- Monday, September 4, 2017

JUST A JOURNALIST: ON THE PRESS, LIFE, AND THE SPACES BETWEEN

By Linda Greenhouse

Harvard University Press, $22.95, 183 pages

Linda Greenhouse has some important things to say about how well journalism is fulfilling its duty in a democracy. And she has three impressive soap boxes from which to say it: her position, after 40 years on the staff, as a contributing editor to The New York Times, a lecturer at Yale Law school; and a prestigious publisher for her new book, “Just a Journalist.” She has failed to make full use of those advantages.

Ms. Greenhouse’s central thesis is that reporters’ and editors’ mantra of “objectivity” actually produces distorted coverage. She certainly doesn’t advocate biased or opinionated journalism, but she does argue that the concept of impartiality as applied today is a barrier to the reporter giving readers or viewers what he or she knows is the most honest, most useful version of events.

Her argument is especially timely because in the coverage of candidate and then President Trump there are increasing examples of the more gloves-off style of journalism she advocates.

One of the two practices that are her prime targets is using hedged language when the facts support something more blunt and direct, opting for “enhanced interrogation technique” rather than “torture.” And she decries the “distancing construction” that wraps what is clearly a fact in a package of words that suggests that it is merely an opinion of some; she points out The New York Times article calling Fox News “a channel with a reputation for having a conservative political view” for watering down that description with the “a reputation for.”

Ms. Greenhouse’s central target is the concept of “objectivity,” which pervades journalism education and practice. Part of her complaint is a personal vendetta that has occupied her at least since 1989, when she was taken to task for attending a “march for reproductive rights” on the National Mall. A requirement that journalists be unbiased doesn’t mean that they cannot participate in the political process, she maintains.

But more important than that inside-the-newsroom issue is how the mantra of “objectivity” is reflected in what journalists write and broadcast — “the instinct bred in American journalists’ bones that there must be at least two sides to every story and to offer only one is to embark on a dangerous journey.”

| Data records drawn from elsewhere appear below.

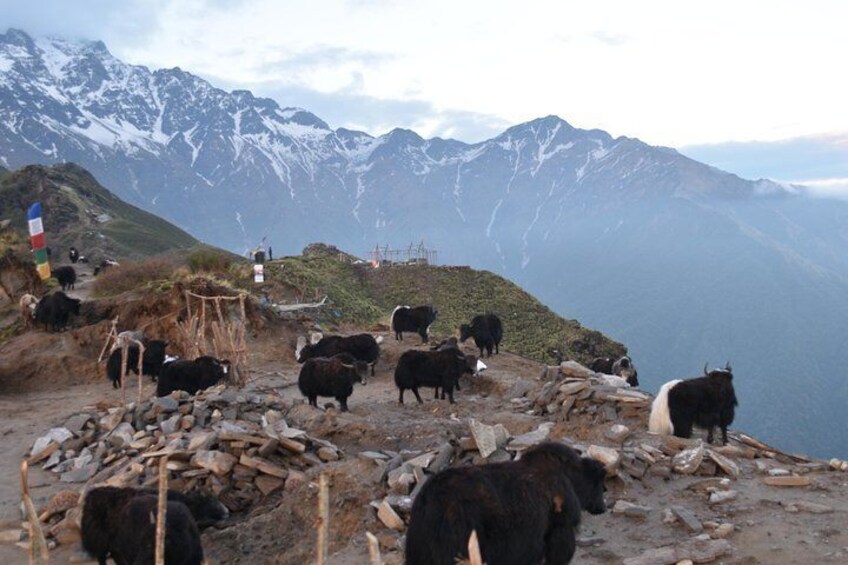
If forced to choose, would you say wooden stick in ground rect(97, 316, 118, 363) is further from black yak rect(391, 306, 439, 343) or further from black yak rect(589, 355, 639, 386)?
black yak rect(589, 355, 639, 386)

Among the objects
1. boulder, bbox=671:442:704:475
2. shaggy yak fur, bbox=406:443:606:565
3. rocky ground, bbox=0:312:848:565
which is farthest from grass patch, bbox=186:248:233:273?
shaggy yak fur, bbox=406:443:606:565

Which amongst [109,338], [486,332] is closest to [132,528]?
[109,338]

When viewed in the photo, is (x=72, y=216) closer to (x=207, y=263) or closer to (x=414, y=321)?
(x=207, y=263)

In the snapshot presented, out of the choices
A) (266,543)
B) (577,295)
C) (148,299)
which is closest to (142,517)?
(266,543)

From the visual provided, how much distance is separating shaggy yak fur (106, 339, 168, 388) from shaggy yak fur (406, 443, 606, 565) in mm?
13494

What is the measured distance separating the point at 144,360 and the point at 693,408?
13.6 m

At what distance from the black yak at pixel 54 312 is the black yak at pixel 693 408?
17.5 m

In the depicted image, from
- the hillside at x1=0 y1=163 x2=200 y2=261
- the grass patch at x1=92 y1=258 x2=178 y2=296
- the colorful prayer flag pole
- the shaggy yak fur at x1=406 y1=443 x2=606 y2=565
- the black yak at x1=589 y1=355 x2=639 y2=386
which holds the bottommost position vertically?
the black yak at x1=589 y1=355 x2=639 y2=386

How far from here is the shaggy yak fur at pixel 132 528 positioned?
5965mm

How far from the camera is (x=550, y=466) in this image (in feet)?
18.2

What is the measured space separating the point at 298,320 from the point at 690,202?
194914mm

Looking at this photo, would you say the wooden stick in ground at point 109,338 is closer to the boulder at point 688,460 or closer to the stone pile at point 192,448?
the stone pile at point 192,448

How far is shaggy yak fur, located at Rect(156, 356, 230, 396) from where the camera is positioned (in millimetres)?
13609

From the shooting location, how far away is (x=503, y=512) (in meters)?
5.03
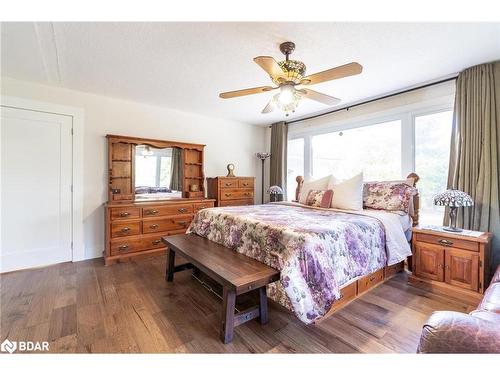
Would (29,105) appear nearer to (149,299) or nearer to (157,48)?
(157,48)

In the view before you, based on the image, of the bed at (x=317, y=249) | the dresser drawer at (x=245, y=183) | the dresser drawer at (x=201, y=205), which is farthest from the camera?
the dresser drawer at (x=245, y=183)

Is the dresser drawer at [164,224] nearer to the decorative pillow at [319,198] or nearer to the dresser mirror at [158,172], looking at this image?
the dresser mirror at [158,172]

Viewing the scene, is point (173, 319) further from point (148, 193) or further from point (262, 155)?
point (262, 155)

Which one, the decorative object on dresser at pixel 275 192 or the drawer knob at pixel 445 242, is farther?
the decorative object on dresser at pixel 275 192

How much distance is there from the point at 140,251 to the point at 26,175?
5.46ft

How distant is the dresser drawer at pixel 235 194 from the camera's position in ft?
13.8

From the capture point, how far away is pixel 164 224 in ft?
11.3

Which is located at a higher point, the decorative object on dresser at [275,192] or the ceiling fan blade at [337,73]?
the ceiling fan blade at [337,73]

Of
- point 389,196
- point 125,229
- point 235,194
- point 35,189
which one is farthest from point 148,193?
point 389,196

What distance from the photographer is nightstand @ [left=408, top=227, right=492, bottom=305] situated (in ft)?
6.57

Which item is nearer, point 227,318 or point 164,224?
point 227,318

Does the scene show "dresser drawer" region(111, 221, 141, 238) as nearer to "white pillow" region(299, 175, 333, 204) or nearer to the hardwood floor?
the hardwood floor

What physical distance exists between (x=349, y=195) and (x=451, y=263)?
1153 millimetres

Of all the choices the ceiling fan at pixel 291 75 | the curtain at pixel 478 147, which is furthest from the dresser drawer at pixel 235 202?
the curtain at pixel 478 147
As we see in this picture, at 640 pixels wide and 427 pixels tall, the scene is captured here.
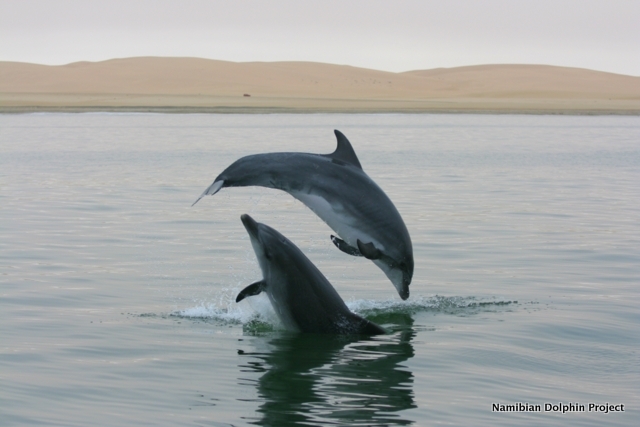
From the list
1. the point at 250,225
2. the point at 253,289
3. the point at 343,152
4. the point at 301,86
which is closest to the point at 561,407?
the point at 253,289

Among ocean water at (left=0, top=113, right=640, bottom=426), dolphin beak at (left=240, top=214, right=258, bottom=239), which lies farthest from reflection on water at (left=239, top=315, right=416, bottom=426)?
dolphin beak at (left=240, top=214, right=258, bottom=239)

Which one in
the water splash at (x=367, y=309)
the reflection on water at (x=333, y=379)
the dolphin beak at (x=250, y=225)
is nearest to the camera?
the reflection on water at (x=333, y=379)

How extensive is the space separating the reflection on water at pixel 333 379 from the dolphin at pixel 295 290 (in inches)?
5.8

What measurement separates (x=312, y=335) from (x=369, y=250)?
3.87ft

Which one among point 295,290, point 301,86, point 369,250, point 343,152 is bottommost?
point 295,290

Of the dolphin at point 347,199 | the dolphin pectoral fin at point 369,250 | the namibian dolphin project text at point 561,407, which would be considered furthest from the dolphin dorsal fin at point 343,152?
the namibian dolphin project text at point 561,407

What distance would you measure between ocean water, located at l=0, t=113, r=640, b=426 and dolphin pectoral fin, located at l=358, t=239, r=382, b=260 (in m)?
0.93

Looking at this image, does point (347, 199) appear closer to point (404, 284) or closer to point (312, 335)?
point (404, 284)

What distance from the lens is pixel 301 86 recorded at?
136 meters

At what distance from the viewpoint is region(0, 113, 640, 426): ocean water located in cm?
854

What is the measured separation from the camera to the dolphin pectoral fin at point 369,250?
10.1 m

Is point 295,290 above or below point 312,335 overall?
above

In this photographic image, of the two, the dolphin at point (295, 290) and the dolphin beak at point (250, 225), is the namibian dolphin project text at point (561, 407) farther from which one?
the dolphin beak at point (250, 225)

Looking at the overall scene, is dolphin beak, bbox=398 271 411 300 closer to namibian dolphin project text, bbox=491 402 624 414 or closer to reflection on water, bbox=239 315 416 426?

She finds this manifest in “false equivalency”: devoting roughly equal portions of a story to quotes from opposing sides of an issue when, in fact, there are few advocates for or supporting arguments for one of those sides. Closely related is the sin of turning for quotes — particularly to represent the little-held view — to easily accessed “experts” who have ready a pithy statement but, in fact, they have little background in the issue at hand.

She’s right. As she acknowledges, those who would reform the profession have been saying for years that the yardstick for journalism should be “sorting out the false claims from the true and discarding or at least labeling the false. It is calling public officials to account rather than simply — accurately — summarizing their press releases and public utterances.”

So why is one so unenthusiastic about the book?

Well, in the first place, it is hardly a book at all, running only around 30,000 words — and a third of that devoted to a professional autobiography that is rarely relevant or interesting. The book’s origin is a series of Harvard lectures Ms. Greenhouse gave in November 2015, and she simply hasn’t done the protean work of expanding those into a full discussion of the important issues she raised.

Her examples are parochially almost all from The New York Times itself. So we get no evidence that the problems she highlights are common throughout American journalism (although they are) and no sense of how widespread is the new tendency of calling spades spades. Is this really a turning point in the way journalists approach the way they tell a story?

Ms. Greenhouse writes: “I have no certainty that anything fundamental has changed,” but does not further address whether it has, why she is uncertain, or what indicators one might look for to answer that question. Nor does she explain how reporters can get the information to make informed judgments on truth and falsehood when they are pressed to deliver their copy ever faster as their outlets compete online in real time.

Using bolder, less nuanced language in describing events and giving more attention to the side in any policy debate that has the more persuasive evidence can be a slippery slope, and she doesn’t address the tough question of just when the brakes should be applied and who should apply them. Who should decide when a topic is truly debatable or when qualifying language is needed? And what standards should be used in deciding?

Those are the conundrums that need at least tentative answers for a more robust but impartial journalism to develop.

Daniel B. Moskowitz, a journalist based in Washington, worked alongside Linda Greenhouse for many years when he covered the U.S. Supreme Court for BusinessWeek magazine.